» **Work instruction 1**
In the Jags to Jobs profile, what year did Capt. Sean Scarcliff earn his master's degree in history from the University of South Alabama?
» **Work instruction 2**
Please write out the stretch of the Jags to Jobs profile from "Posted on June" through "they are today.".

» **Document extract**
Content starts
Jags to Jobs: Capt. Sean Scarcliff


Posted on June 6, 2017 by Marketing and Communications
Marketing and Communications


"Do not give up, and keep your focus," said Capt. Sean Scarcliff. "You will get frustrated; you may feel lost and alone; you may feel as directionless as a sailing vessel without a rudder; do not give up." data-lightbox='featured'
"Do not give up, and keep your focus," said Capt. Sean Scarcliff. "You will get frustrated; you may feel lost and alone; you may feel as directionless as a sailing vessel without a rudder; do not give up."

Jags to Jobs is a LinkedIn series that features University of South Alabama alumni, their careers and how they got to where they are today.

Capt. Sean Scarcliff, a space operations officer for the U.S. Army, earned his master’s degree in history from the University of South Alabama in 2010 after majoring in history and minoring in military science at the University. He was an active member of the Army ROTC program while at South, where he attended after serving in the Air Force Reserve and the National Guard.  Scarcliff lives on Florida’s east coast with his wife and two Great Danes; the couple is expecting a son.
Content ends
» **Records contained in a dataset**
Content starts
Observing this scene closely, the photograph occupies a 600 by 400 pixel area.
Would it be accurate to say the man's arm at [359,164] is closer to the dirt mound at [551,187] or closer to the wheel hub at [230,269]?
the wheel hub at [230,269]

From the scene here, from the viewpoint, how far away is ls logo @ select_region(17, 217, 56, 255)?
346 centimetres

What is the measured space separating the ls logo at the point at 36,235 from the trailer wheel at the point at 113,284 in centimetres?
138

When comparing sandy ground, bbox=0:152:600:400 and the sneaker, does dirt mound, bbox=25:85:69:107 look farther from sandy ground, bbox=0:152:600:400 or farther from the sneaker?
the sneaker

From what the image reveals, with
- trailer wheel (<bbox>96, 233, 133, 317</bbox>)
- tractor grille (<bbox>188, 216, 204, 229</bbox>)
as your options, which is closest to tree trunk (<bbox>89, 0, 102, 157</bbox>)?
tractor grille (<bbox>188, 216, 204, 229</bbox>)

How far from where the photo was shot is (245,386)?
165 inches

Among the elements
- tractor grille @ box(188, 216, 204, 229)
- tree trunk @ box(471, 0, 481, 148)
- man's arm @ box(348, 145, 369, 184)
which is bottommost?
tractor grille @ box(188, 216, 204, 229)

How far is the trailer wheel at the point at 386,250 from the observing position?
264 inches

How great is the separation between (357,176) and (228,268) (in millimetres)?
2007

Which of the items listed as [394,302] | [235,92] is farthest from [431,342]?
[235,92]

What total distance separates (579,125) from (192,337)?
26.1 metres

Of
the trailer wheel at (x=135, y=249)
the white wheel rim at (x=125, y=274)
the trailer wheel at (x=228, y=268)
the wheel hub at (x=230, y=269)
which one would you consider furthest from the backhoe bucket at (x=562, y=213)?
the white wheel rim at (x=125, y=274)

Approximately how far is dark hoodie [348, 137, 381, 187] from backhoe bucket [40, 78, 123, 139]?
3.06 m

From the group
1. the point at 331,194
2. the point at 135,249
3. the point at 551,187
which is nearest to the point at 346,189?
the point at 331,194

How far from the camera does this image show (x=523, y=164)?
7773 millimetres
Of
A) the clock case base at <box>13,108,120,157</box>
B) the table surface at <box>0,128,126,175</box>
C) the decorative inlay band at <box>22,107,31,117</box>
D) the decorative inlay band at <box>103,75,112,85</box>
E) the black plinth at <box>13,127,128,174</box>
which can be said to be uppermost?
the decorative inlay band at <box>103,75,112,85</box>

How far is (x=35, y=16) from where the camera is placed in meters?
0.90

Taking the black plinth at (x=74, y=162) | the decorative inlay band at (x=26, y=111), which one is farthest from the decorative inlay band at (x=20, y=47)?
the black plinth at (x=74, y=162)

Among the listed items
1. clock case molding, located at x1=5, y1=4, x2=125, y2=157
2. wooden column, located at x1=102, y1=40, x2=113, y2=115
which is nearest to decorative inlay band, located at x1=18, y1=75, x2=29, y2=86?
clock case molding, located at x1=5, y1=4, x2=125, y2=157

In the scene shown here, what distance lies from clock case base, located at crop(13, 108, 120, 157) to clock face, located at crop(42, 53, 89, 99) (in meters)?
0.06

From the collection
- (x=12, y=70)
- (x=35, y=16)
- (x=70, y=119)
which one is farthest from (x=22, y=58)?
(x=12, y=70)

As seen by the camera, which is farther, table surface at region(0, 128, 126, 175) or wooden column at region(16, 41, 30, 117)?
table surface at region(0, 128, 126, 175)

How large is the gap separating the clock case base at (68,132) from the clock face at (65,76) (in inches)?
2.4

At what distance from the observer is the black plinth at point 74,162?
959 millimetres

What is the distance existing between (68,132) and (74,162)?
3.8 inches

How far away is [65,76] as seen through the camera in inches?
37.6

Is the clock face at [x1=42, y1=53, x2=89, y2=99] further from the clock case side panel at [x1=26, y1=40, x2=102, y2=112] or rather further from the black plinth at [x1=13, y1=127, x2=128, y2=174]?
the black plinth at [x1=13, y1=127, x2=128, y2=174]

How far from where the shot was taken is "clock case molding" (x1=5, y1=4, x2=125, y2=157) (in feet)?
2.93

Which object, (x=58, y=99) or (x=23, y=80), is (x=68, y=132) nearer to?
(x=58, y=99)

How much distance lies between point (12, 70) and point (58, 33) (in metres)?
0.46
Content ends
» **Answer box 1**
2010

» **Answer box 2**
Posted on June 6, 2017 by Marketing and Communications
Marketing and Communications


"Do not give up, and keep your focus," said Capt. Sean Scarcliff. "You will get frustrated; you may feel lost and alone; you may feel as directionless as a sailing vessel without a rudder; do not give up." data-lightbox='featured'
"Do not give up, and keep your focus," said Capt. Sean Scarcliff. "You will get frustrated; you may feel lost and alone; you may feel as directionless as a sailing vessel without a rudder; do not give up."

Jags to Jobs is a LinkedIn series that features University of South Alabama alumni, their careers and how they got to where they are today.